Small, D. A., Loewenstein, G., & Slovic, P. (2007). Sympathy and callousness: The impact of deliberative thought on donations to identifiable and statistical victims. Organizational Behavior And Human Decision Processes. Retrieved from: doi:10.1016/j.obhdp.2006.01.005

  1. skbarr20
    April 27th, 2017 at 16:10 | #1

    Excellent and very important post, Tori! I had no idea how things like face recognition and automatic/controlled processes could impact how much people are willing to donate to charities. I definitely think more information should be available to the public about this, and also that more research should be conducted in order to shed light on where our money is best spent. This post makes me think of the many GoFundMe pages for suffering children and families I’ve seen on social media, and how tempted I’ve been to donate. To me, it feels like I should contribute because in so many cases, the victims’ misfortune is through no fault of their own. This is emphasized in a study in the journal Social Influence: the belief that victims are underserving of their fates contributes to the identifiable victim effect (Lee & Feeley, 2016). I also thought it was really cool how you related it to marketing – charities can definitely use tactics such as individual photos of suffering individuals to make people more likely to donate to them. All the same, perhaps companies like GoFundMe should have footnotes or warning labels designed to make people aware of this cognitive bias.

  2. May 8th, 2018 at 10:48 | #2

    This post is very interesting, and very relatable! Its troubling that knowing about the effect could cause us to stop donating, I hope that future research can come up with a way to combat this effect and promote thoughtful donations. As someone who is actively engaged in volunteering and tries to donate to causes as much as possible, it is very surprising to me that this effect relies on controlled processes opposed to automatic processes.

    Because automatic processes are automatic responses, like emotions, I feel as though my core values to donate and volunteer would be reflected by automatic processes. In other words, I feel as though it is guided by my personal values and emotions and that it is no longer an effortful deliberation. But maybe it should be. Your post has made me consider that maybe I should put more thought into who I am volunteering/donating too and why.

    I think the biggest reason this post caught my eye is because it seems very unfortunate that these decisions are guided by controlled processes. As you stated, controlled processes are effortful and take time. Additionally, as we have learned in cognitive psychology controlled processes require attentional resources, and our attentional resources are limited. When our resources are limited we engage in automatic processes, which based on your suggestion would involve not taking the time to donate. This leaves me with a few questions. How can we engage people in these charities when their attention and cognitive resources are not as limited? And could we make this process of donation an automatic process?

    These both seem to be very difficult tasks to address.
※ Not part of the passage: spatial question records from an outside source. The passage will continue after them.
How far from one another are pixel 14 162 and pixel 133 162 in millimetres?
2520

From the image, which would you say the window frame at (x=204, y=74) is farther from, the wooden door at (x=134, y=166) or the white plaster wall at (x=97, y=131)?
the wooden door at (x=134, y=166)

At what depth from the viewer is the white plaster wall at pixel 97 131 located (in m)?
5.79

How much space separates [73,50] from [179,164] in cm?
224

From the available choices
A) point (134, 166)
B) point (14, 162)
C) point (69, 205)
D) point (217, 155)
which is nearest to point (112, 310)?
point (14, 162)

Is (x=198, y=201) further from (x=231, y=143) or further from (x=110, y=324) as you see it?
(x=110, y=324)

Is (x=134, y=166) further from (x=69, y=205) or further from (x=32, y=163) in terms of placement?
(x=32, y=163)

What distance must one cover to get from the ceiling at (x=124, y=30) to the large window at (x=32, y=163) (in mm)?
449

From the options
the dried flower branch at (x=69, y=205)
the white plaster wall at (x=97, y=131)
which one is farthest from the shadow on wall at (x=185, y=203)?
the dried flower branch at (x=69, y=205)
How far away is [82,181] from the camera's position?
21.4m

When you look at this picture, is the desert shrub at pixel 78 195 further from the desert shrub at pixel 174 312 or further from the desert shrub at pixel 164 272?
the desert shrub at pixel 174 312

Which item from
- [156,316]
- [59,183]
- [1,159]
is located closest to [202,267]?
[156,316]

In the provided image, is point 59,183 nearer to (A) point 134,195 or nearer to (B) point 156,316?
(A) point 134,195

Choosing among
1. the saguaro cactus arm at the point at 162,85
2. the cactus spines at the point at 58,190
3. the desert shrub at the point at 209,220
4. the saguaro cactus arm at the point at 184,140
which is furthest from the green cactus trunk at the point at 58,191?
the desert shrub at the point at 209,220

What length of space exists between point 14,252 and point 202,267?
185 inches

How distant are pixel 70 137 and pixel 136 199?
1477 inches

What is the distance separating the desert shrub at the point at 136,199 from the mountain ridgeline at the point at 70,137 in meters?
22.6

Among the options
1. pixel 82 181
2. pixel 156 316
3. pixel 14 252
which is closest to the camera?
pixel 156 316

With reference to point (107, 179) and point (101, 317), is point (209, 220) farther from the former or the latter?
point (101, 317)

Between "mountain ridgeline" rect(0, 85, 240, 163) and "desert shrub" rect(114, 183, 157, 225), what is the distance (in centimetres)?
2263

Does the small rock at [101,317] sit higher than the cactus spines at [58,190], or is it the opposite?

We may be able to encourage donations in the morning, when people have the most cognitive resources available. But this could prove to be very difficult if people do not donate to causes on a regular basis. As we know from visual search tasks and Logans Instance theory it is certainly possible to make controlled processes automatic with practice and repeated recall. The more memory traces that we create the closer the process is to being automatic. Despite this, I am unsure of what we would have people practice or recall to make this process automatic? Repeated donation? This still leaves the issue of making sure that individuals donate to worthy causes where there doantion can make the biggest impact.

    I am unsure how to address these issues. But as you have suggested this is a very important cause, and one that certainly warrants further research. Hopefully we can find a way to make cognitive processes conducive to thoughtful and meaningful donations and charity work.